Bisnis.com, JAKARTA - Salah satu pendiri raksasa teknologi Rusia Yandex Arkady Volozh menyatakan bahwa invasi besar-besaran Moskow ke Ukraina adalah biadab.
Volozh (59) mengatakan dia mengaku "ngeri" karena banyak rumah orang Ukraina dibom setiap hari.
Miliarder yang tinggal di Israel itu sebelumnya menghadapi kritik karena tidak berbicara secara terbuka tentang masalah ini.
Yandex merupakan perusahaan yang telah dituduh menyembunyikan informasi tentang perang dari publik Rusia, meski dia telah meninggalkan Yandex pada tahun lalu.
Melansir BBC, Yandex sering dijuluki "Google Rusia", karena merupakan mesin pencari internet terbesar dalam bahasa Rusia.
"Invasi Rusia ke Ukraina adalah biadab, dan saya dengan tegas menentangnya. Meskipun saya pindah ke Israel pada 2014, saya harus ikut bertanggung jawab atas tindakan negara," katanya.
Baca Juga
Volozh yang merupakan pengusaha teknologi Israel, ilmuwan komputer, investor, dan dermawan kelahiran Kazakhstan telah berhenti sebagai CEO Yandex pada Juni 2022. Ini terjadi tidak lama setelah dia secara pribadi diberi sanksi oleh Uni Eropa (UE).

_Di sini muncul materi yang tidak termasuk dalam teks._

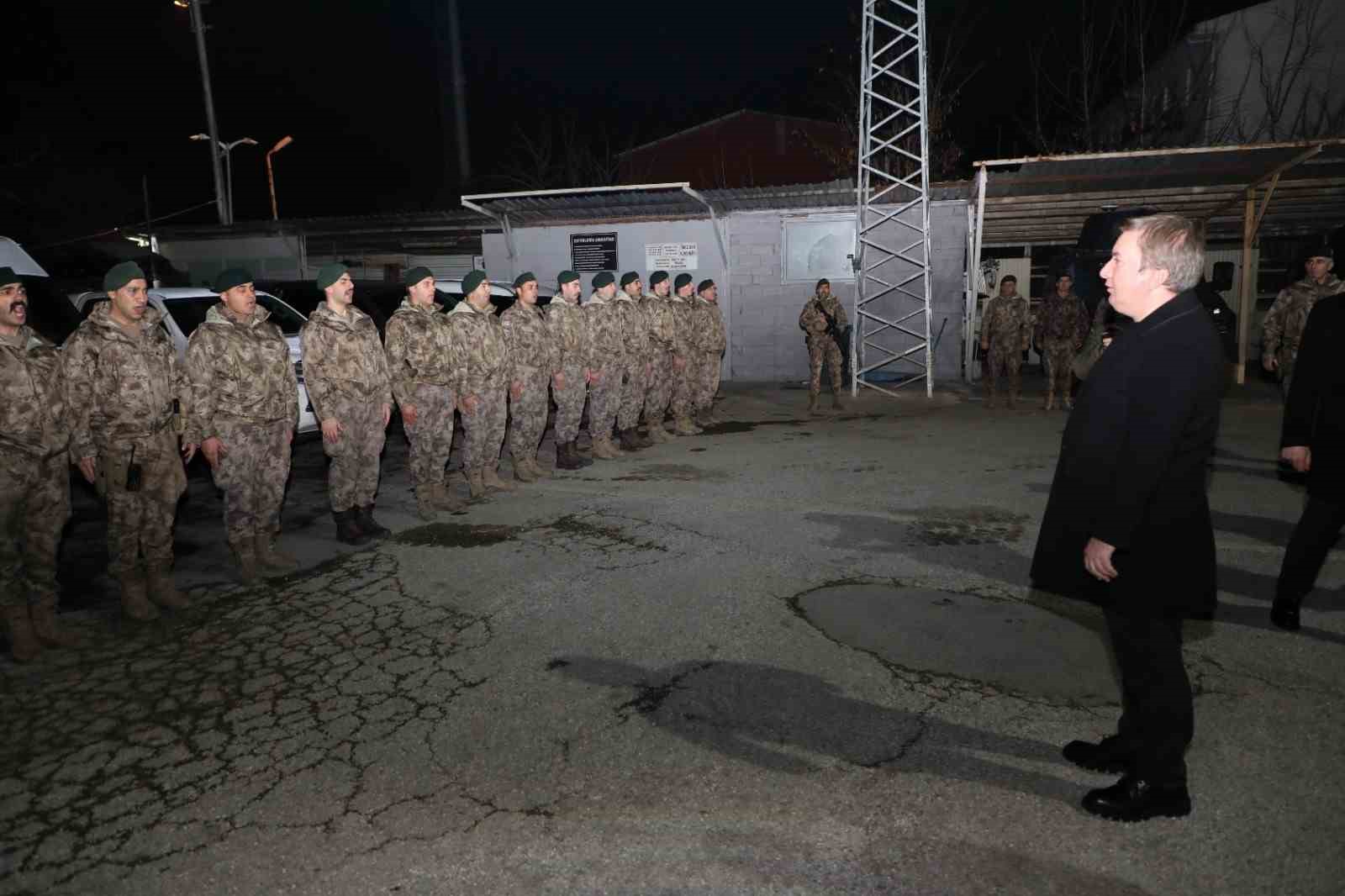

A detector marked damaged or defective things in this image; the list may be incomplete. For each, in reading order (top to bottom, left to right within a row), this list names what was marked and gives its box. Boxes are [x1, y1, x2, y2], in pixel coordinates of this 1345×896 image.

cracked pavement [3, 382, 1345, 888]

"Ada alasan untuk tetap diam selama proses panjang ini. Meskipun akan ada pertanyaan tentang waktu pernyataan saya hari ini, seharusnya tidak ada pertanyaan tentang esensinya. Saya menentang perang," tambahnya.
Pihak Uni Eropa mengatakan Volozh bertanggung jawab atas tindakan atau kebijakan yang merusak atau mengancam integritas teritorial, kedaulatan dan kemerdekaan Ukraina.
"Yandex juga bertanggung jawab untuk mempromosikan media dan narasi pemerintah (Rusia) dalam hasil pencariannya, dan menurunkan peringkat serta menghapus konten yang mengkritik Kremlin, seperti konten yang terkait dengan perang agresi Rusia melawan Ukraina," ujarnya.
Volozh adalah salah satu dari sedikit pengusaha top Rusia yang secara terbuka mengutuk keputusan Presiden Rusia Vladimir Putin untuk melancarkan invasi skala penuh ke Ukraina pada 24 Februari 2022.